**Source document:**
= = =
I feel… restless and dissatisfied with myself. I don’t spend a lot of time talking about my interior life, largely because I fear and distrust readers, in particular the Greatest Catholics of All Time, who have never missed an opportunity to inflict cruelty in the name of the Purity of Orthodoxy when I expose my heart.
But the thing is, you have to expose your heart if you are serious about the gospel:
“To love at all is to be vulnerable. Love anything and your heart will be wrung and possibly broken. If you want to make sure of keeping it intact you must give it to no one, not even an animal. Wrap it carefully round with hobbies and little luxuries; avoid all entanglements. Lock it up safe in the casket or coffin of your selfishness. But in that casket, safe, dark, motionless, airless, it will change. It will not be broken; it will become unbreakable, impenetrable, irredeemable. To love is to be vulnerable.” – C.S. Lewis
So I’ve been thinking about how well–and even whether–I love. I think I do. I hope do, to some degree. I love, as all Normal people do, people who love me. I love my wife, my children, our grandchildren, various friends. But that is pretty low-hanging fruit.
= = =
**Collected material:**
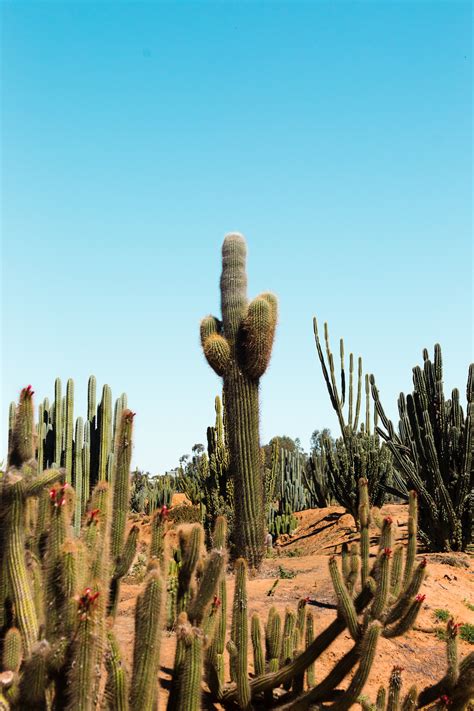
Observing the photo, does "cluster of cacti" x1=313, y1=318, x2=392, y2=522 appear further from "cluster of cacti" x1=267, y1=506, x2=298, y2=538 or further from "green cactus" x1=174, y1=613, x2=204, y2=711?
"green cactus" x1=174, y1=613, x2=204, y2=711

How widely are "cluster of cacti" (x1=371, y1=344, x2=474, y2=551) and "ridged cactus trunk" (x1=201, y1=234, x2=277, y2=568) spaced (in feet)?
8.71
= = =
**Direction 1:**
In the essay on love, which readers does the writer single out as especially feared and distrusted?
**Direction 2:**
Say whether each statement agrees with the essay on love, answering yes or no and quoting the deciding words: (a) The writer spends a lot of time talking about their interior life. (b) The quoted passage says a heart locked away will become unbreakable. (c) The writer calls loving people who return that love low-hanging fruit.
**Direction 3:**
Carry the essay on love forward from its final sentence, for a paragraph or so.
The lines above are separate material with no connection to the essay on love.

**Written response 1:**
The Greatest Catholics of All Time.

**Written response 2:**
(a) No: "I don’t spend a lot of time talking about my interior life"
(b) Yes: "it will become unbreakable, impenetrable, irredeemable"
(c) Yes: "But that is pretty low-hanging fruit."

**Written response 3:**
“If you love those who love you, what credit is that to you? For even sinners love those who love them. And if you do good to those who do good to you, what credit is that to you? For even sinners do the same.” (Luke 6:32-33)
One time, a couple of years ago, I was out for a walk (my typical venue for prayer, and/or reading) and I was noodling this question of my attitude to people who lie to me, hurt me, slander me, and hate me. Suddenly (and fittingly enough, at a crossroad) it seemed to me that the Holy Spirit said clearly, and without an ounce of condemnation, but simply with loving clarity, “You don’t love them.” I have thought about that moment a lot.
I have also been given to see that my fear of those hateful people is something in which, strangely, we are linked: they hate because they are afraid. I felt, oddly, a strange empathy and pity for them. That’s not love, but it is, perhaps, a semina verbi: a “seed of the Word” in my soul that might germinate into love if I don’t screw everything up.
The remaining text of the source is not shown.